## Aufgabenstellung:
- 1) Fassen Sie den Text zum europäischen Beihilferecht in zwei Sätzen zusammen.
- 2) Knüpfen Sie an den Text zum europäischen Beihilferecht an und führen Sie ihn nach seinem letzten Satz weiter.

──────── Textauszug

Unter dem weniger prätentiösen Titel Neuausrichtung des Beihilferechts in der industriepolitischen Zeitenwende? diskutiert am Montag der Berliner Gesprächskreis zu Europäischen Beihilfenrecht Wege aus der (eingebildeten?) Sinnkrise.
Die beihilferechtliche Landschaft zeigt derzeit folgendes, zugegeben subjektives Bild: Große Vorhaben werden von der Kommission in einem aufwändigen, Ressourcen bindenden Verfahren genehmigt. Großvorhaben scheitern nicht am Beihilfeverbot, pro forma wird jedoch ein kompliziertes Verfahren durchgeführt, das Behörden und damit den Steuerzahler stark belastet (und den Beratern Arbeit gibt 😉). Der Verfahrenskodex der Generaldirektion Wettbewerb zu den 5 Phasen eines wichtigen Projekts von gemeinsamem europäischem Interesse sei hier exemplarisch genannt.

────────────────
──────── Auszüge aus Datensätzen

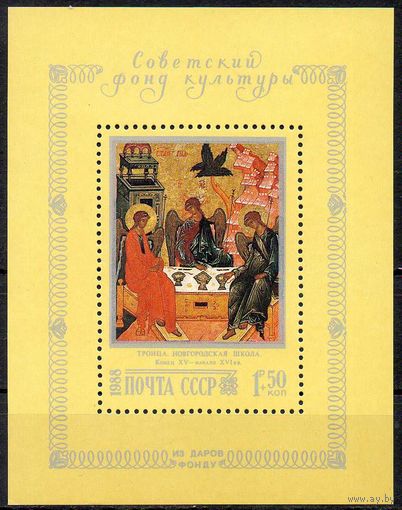 Живопись СССР 1988 год (5982) 1блок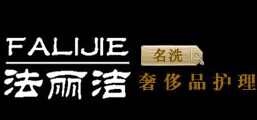 法丽洁皮具护理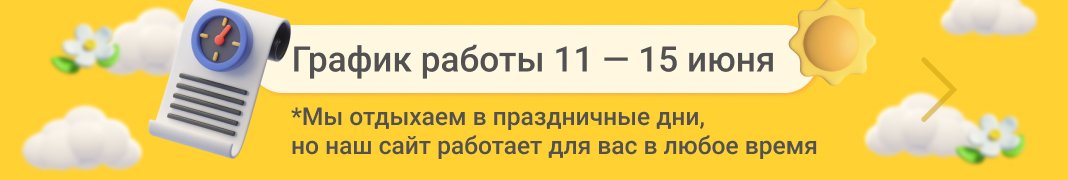 График работы 11-15 июня 2025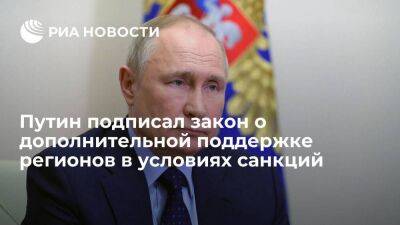 Президент Путин подписал закон о дополнительной поддержке регионов в условиях санкций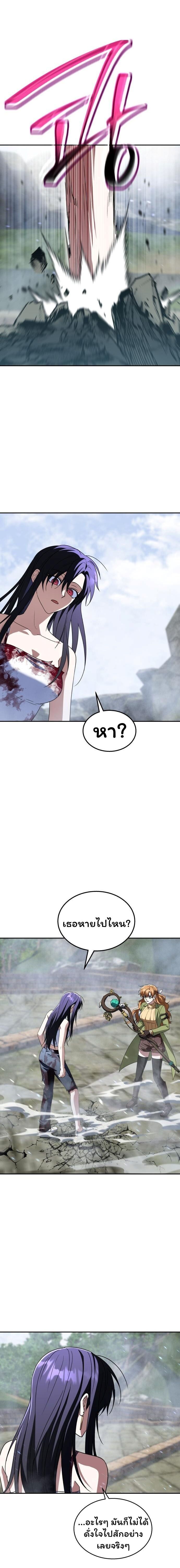The Returned C-Rank Tank Won’t Die! ตอนที่ 21 10
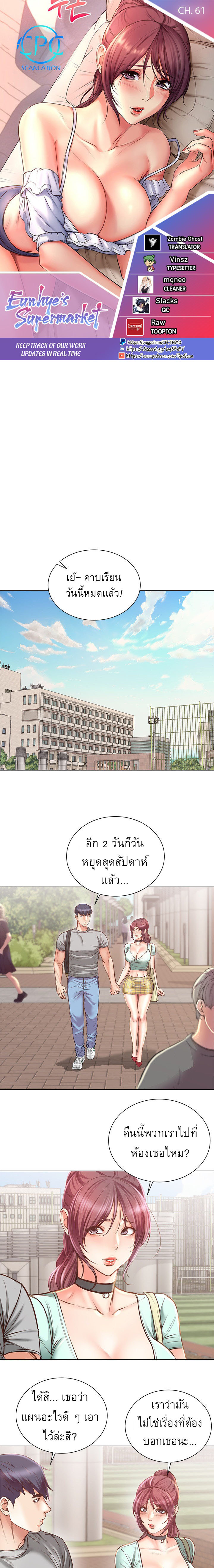 à¸‹à¸¸à¸›à¹€à¸›à¸­à¸£à¹Œà¸¡à¸²à¸£à¹Œà¹€à¸à¹‡à¸•à¸‚à¸­à¸‡ à¸­à¸¶à¸™-à¸®à¹€à¸¢ 61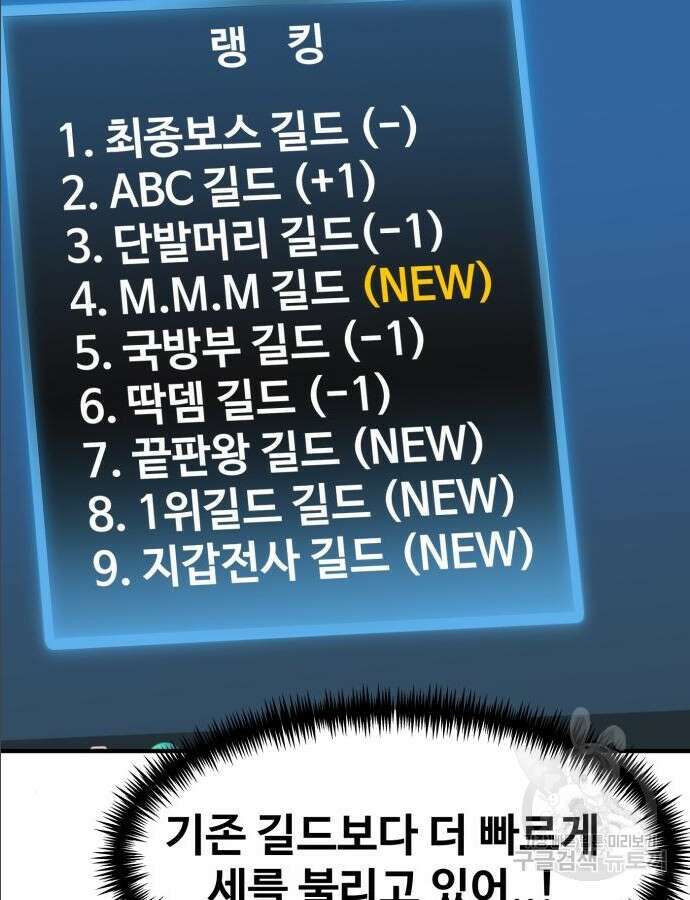 최종보스 공대장 97화 80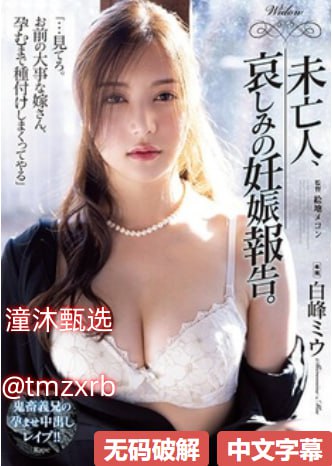 97国产电影排行榜メイリン モデルコレクション メ国产自产亚洲精选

────────────────

## Erwartete Ergebnisse:
- 1) Unter dem Titel „Neuausrichtung des Beihilferechts in der industriepolitischen Zeitenwende?“ diskutiert der Berliner Gesprächskreis zum Europäischen Beihilfenrecht am Montag Wege aus einer womöglich nur eingebildeten Sinnkrise. Nach dem zugegeben subjektiven Bild des Textes scheitern Großvorhaben nicht am Beihilfeverbot, werden von der Kommission aber erst nach einem aufwändigen Verfahren genehmigt, das Behörden und damit den Steuerzahler stark belastet.

- 2)
Kleinvorhaben, wie z.B. die die Förderung der Dachbegrünung von Kitas, werden zwar nicht der Kommission vorgelegt, bedürfen aber insbesondere bei international tätigen Kitaträgern, der Prüfung, ob überhaupt eine Beihilfe vorliegt, und wenn ja, welcher AGVO-Freistellungstatbestand einschlägig sein könnte oder ob doch auf die De-minimis-Verordnung zurückgegriffen werden sollte, wenn erst mal geklärt ist, welche Einrichtungen des international tätigen Kitaträgers dem „einzigen Unternehmen“ zuzurechnen sind. Es drängt sich der Eindruck auf, dass Kleinvorhaben einer strengeren Beihilfenkontrolle als Großvorhaben unterliegen.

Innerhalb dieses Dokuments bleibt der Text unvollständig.